*WHAT YOU HAVE TO DO*: From the records below, please return each line that holds the word "Zealand".

Stored data entries
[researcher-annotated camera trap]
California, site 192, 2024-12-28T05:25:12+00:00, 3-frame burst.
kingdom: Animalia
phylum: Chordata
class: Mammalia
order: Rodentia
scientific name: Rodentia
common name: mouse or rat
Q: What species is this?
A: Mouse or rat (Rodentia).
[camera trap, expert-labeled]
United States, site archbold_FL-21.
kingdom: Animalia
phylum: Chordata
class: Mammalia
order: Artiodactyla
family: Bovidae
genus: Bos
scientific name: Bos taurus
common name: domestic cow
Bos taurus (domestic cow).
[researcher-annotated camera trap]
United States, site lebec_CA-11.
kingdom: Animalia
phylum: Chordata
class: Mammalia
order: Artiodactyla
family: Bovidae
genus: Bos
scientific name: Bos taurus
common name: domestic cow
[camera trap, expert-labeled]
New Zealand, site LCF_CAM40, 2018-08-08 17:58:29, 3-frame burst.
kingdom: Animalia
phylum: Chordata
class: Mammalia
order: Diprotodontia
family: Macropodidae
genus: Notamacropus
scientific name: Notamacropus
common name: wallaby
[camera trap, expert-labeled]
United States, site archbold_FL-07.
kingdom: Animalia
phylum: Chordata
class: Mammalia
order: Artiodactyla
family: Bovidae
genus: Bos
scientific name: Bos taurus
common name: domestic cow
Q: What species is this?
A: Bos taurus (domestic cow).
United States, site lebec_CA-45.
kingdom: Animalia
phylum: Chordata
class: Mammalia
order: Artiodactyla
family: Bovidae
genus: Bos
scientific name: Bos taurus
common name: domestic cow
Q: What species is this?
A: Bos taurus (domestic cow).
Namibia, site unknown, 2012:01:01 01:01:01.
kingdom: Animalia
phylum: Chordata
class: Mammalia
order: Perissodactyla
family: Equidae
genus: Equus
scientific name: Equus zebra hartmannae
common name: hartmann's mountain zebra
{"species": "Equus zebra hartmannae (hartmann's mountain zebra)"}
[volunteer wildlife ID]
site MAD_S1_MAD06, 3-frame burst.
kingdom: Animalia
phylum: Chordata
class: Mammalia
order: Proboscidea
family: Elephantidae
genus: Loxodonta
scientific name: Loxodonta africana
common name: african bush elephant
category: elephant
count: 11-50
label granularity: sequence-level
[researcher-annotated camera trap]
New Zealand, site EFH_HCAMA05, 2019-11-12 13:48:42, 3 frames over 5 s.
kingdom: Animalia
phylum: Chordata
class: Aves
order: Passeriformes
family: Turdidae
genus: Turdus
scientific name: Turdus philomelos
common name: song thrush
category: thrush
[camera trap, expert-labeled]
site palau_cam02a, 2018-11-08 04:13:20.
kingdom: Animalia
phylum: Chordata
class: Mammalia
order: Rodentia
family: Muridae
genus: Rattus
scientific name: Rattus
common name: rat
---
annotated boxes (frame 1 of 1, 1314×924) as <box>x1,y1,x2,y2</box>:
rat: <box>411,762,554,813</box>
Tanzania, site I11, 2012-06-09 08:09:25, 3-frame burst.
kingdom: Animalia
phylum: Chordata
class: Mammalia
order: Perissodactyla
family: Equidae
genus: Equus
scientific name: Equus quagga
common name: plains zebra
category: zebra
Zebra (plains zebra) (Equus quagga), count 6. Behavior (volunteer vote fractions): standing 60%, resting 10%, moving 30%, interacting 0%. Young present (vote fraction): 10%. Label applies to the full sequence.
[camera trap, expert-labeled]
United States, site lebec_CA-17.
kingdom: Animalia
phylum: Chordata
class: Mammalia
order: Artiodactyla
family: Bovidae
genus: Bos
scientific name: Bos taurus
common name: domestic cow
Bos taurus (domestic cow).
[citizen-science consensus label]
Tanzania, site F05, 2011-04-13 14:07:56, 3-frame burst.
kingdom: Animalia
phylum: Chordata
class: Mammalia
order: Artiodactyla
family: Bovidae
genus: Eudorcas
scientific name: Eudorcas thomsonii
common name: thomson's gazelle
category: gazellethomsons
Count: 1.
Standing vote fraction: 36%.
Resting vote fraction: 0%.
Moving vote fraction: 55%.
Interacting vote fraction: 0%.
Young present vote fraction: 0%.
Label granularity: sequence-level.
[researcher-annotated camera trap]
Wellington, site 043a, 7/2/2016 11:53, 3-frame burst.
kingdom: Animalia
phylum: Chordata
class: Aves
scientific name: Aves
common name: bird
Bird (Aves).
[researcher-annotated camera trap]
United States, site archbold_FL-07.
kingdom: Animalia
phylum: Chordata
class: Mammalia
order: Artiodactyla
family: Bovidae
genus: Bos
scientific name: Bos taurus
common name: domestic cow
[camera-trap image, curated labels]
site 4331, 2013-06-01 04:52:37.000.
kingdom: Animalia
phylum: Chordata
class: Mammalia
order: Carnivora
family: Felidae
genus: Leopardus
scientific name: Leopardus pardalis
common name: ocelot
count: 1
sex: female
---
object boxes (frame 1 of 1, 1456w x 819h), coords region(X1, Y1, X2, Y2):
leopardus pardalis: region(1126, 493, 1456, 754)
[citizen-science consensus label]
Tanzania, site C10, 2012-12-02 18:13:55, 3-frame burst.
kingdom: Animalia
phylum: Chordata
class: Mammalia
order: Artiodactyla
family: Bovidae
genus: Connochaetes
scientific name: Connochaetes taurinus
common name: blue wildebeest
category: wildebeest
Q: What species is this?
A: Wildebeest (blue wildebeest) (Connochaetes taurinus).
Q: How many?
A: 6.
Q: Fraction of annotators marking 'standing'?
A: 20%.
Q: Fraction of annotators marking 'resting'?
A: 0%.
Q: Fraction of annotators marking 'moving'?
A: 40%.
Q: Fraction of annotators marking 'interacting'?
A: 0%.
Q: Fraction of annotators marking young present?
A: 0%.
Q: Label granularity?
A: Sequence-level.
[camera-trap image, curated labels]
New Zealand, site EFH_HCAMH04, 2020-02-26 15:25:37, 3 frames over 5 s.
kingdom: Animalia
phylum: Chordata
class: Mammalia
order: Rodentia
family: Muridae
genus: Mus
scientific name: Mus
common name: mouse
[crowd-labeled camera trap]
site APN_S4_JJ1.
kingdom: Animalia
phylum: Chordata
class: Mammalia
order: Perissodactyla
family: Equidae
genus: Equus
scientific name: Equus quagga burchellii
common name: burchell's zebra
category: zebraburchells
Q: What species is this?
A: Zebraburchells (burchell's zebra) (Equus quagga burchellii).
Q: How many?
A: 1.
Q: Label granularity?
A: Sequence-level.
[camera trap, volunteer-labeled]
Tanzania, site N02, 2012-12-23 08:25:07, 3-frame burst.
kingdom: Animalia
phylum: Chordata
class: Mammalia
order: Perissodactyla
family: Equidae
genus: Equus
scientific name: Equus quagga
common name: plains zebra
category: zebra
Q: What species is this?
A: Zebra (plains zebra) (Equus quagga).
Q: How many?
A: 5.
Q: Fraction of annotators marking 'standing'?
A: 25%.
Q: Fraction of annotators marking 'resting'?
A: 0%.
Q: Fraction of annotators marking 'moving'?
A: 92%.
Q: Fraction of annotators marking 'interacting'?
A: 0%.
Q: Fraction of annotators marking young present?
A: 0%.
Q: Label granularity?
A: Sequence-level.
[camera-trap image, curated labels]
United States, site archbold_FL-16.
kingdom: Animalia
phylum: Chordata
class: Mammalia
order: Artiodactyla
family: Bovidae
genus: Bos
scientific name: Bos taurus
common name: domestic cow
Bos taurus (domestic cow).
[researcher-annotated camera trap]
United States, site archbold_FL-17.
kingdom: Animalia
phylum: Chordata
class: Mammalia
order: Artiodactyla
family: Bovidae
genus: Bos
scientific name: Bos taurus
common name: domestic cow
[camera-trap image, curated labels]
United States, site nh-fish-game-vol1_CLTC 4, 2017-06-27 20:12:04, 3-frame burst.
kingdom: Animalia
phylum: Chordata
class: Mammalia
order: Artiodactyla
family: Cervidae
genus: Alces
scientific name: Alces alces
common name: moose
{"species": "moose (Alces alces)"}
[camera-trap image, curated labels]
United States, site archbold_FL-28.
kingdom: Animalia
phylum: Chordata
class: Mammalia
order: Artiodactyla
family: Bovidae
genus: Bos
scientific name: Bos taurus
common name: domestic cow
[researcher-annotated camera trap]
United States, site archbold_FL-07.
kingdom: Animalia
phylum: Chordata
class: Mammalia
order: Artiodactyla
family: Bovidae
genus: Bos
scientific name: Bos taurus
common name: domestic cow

*WRITTEN SOLUTION*:
New Zealand, site LCF_CAM40, 2018-08-08 17:58:29, 3-frame burst.
New Zealand, site EFH_HCAMA05, 2019-11-12 13:48:42, 3 frames over 5 s.
New Zealand, site EFH_HCAMH04, 2020-02-26 15:25:37, 3 frames over 5 s.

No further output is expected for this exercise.